Per anni, i dati sono stati accumulati in silos stagnanti, fogli di calcolo dimenticati, database obsoleti e sistemi gestionali che non comunicano tra loro. Il risultato è un patrimonio informativo frammentato, inconsistente e spesso inaffidabile. L’implementazione di un progetto di IA scoperchia questo “vaso di Pandora”, rivelando l’incapacità cronica di governare la propria base di conoscenza.

Lanciare un progetto di IA senza aver prima messo ordine in questo caos è come costruire una cattedrale su fondamenta di sabbia. Gli algoritmi, per quanto sofisticati, non possono fare miracoli: se alimentati con dati spazzatura (“garbage in, garbage out”), produrranno risultati inaffidabili, portando il progetto a un inevitabile naufragio. La colpa non è dell’IA che “non capisce”, ma dell’organizzazione che non è stata in grado di fornirle la materia prima essenziale per apprendere.

2. Lo Specchio della Verità: La Ritrosia del Management

Il secondo motivo, forse ancora più radicato e difficile da scardinare, è di natura culturale e riguarda la leadership. L’intelligenza artificiale introduce un elemento dirompente nel processo decisionale: l’oggettività. Un sistema basato sui dati offre analisi imparziali, previsioni basate su evidenze e Key Performance Indicator (KPI) misurabili che non lasciano spazio a interpretazioni di comodo.

Questo specchio oggettivo può essere terrificante per una classe manageriale abituata a navigare a vista, a prendere decisioni “di pancia” o a basarsi su un’esperienza non sempre validata dai fatti. La paura di essere misurati, di vedere le proprie intuizioni smentite dai numeri e di dover giustificare le proprie strategie sulla base di dati concreti genera una resistenza profonda, spesso inconscia.

Un sistema di IA ben implementato non è un oracolo, ma uno strumento potentissimo che può illuminare inefficienze, identificare aree di miglioramento e, in definitiva, mettere in luce la reale capacità di un manager di affrontare le sfide e vincerle. Affidarsi ai dati significa accettare un nuovo livello di trasparenza e di accountability. Significa essere pronti a mettere in discussione lo status quo e, a volte, ammettere di aver sbagliato. Per molti, questo è un prezzo troppo alto da pagare.

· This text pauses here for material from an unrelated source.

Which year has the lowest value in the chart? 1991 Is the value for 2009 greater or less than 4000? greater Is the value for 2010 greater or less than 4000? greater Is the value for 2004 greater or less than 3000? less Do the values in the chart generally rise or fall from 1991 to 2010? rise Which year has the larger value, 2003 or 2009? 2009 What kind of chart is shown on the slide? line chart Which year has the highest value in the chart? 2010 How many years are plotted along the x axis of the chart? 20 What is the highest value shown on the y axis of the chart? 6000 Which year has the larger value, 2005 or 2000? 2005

Il fallimento di tanti progetti di intelligenza artificiale non è dunque un verdetto sulla tecnologia, ma un’impietosa diagnosi sullo stato di salute organizzativo e culturale di molte delle nostre aziende. Prima di investire milioni in piattaforme complesse e team di data scientist, la vera domanda che ogni leader dovrebbe porsi è: “Siamo pronti a fare ordine nel nostro caos informativo? E, soprattutto, siamo pronti a guardarci allo specchio e a farci guidare dalla verità che i dati ci mostreranno?”.